| Dataset excerpt |

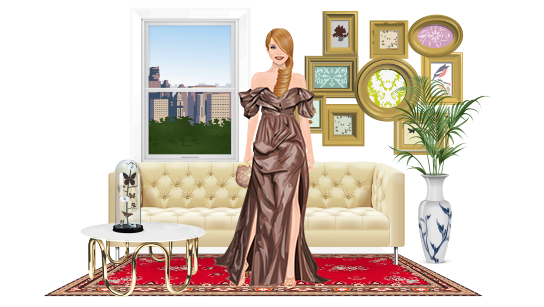 Dress Up Games for Girls.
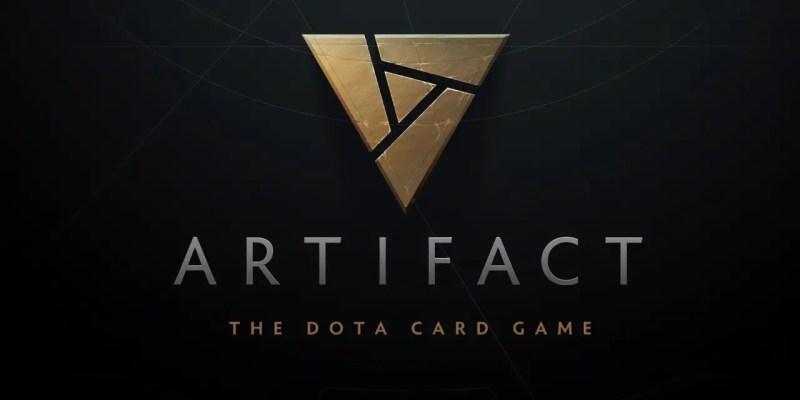 Artifact - The Dota Card Game
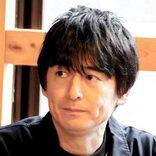 博多大吉、3年連続「理想の上司」ランクインも悲しい事実が判明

| What to do |
Pictures stay out of the answer; the rest of the listing above is returned exactly.

| Answer for the task |
 Dress Up Games for Girls.
 Artifact - The Dota Card Game
 博多大吉、3年連続「理想の上司」ランクインも悲しい事実が判明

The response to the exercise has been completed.